A look at the way this decision was made is not encouraging. While the plan had been circulating within the Pentagon for a few months (there’s some dispute about whether it actually reached the Obama White House), it was approved by President Trump at a dinner that included not only the relevant national security personnel but also his senior adviser Steve Bannon and his son-in-law Jared Kushner.

Waldman throws in a quote from NBC News that Defense Secretary James Mattis and the chairman of the Joint Chiefs of Staff told Trump that the raid would be a “game changer” and that the Obama Administration wouldn’t have been bold enough to try it.

Waldman continues,

This is where it gets troubling. Simply put, we’ve never seen a president who combined complete ignorance with rampaging overconfidence quite the way Trump does. Despite having no experience in military affairs or foreign policy, he claimed during the campaign that “I know more about ISIS than the generals do, believe me,” and when asked whom he consulted on foreign policy, said, “I’m speaking with myself, number one, because I have a very good brain and I’ve said a lotta things.”

And what happened to his secret plan to defeat ISIS?

This is where things get really frightening: The person with the most pull over Trump is probably Bannon, who remains Trump’s most important adviser. But Bannon doesn’t seem likely to rein in Trump. Bannon harbors a visionary agenda for the United States government. He believes that “there is a major war brewing, a war that’s already global,” a war between Islam and the Christian west. “Every day that we refuse to look at this as what it is — and the scale of it, and really the viciousness of it,” he said in a 2014 speech, “will be a day where you will rue that we didn’t act.” Those are not the words of a man who will be advising restraint in any given situation.

If that’s the mentality behind national security, the world is about to become much more violent.

And they’ve noticed this elsewhere, such as in Sweden — Anne Applebaum writes from Stockholm

A winter evening in Stockholm, lights glinting in the harbor, snow falling outside. “And what about us,” I am asked, “up here in the North? What happens to us?” My Swedish companions are journalists, analysts and civil servants, people who care about their country’s national security. Though neither elite nor wealthy, they do share a worldview. They think their country’s prosperity depends on the European Union and its open markets. They also think their safety depends on the United States’ commitment to Europe. And since President Trump took office, they suddenly find themselves staring into an unfathomable abyss. …

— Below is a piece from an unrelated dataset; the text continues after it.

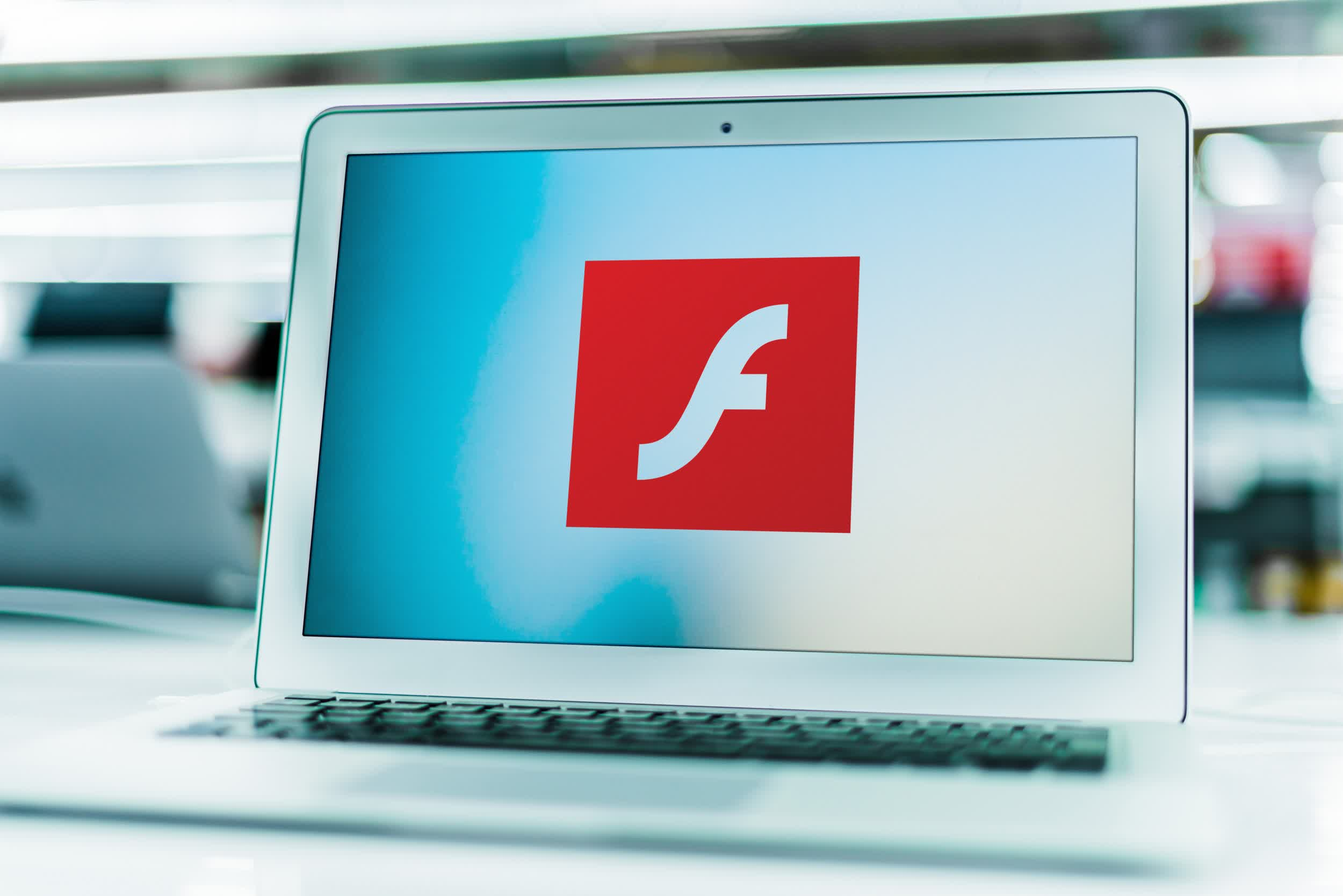 Microsoft will fully remove Adobe Flash from Windows 10 in July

… Sweden’s economic and political model depends on Pax Americana, the set of American-written and American-backed rules that have governed transatlantic commerce and politics for 70 years — and they fear Trump will bring Pax Americana crashing down. Nor are they alone: Variations of this conversation are taking place in every European capital and many Asian capitals too. …
… None of my companions go as far as the extraordinary editorial in the German magazine Der Spiegel, which has just called on Germans to “stand up for what is important: democracy, freedom, the West and its alliances,” and which asks Europeans to start planning political and economic defenses “against America’s dangerous president.” But, yes, these Swedes would like to create new forms of European security. A Baltic-Nordic security pact should be on the table. European defense structures should get attention and investment.

The world is more dangerous than they imagined; the alliances and institutions they have long relied upon may be crumbling. “We are on our own here,” one of them writes to me the next day. Which pretty much sums up how the rest of America’s allies feel right now too.

As I said yesterday, the era in which the president of the United States was considered “the leader of the free world” is officially over.

Elsewhere, Trump has now threatened a Texas state senator. He offered to destroy the senator’s career for supporting Texas legislation Trump doesn’t like.

We can’t keep this up for four more years.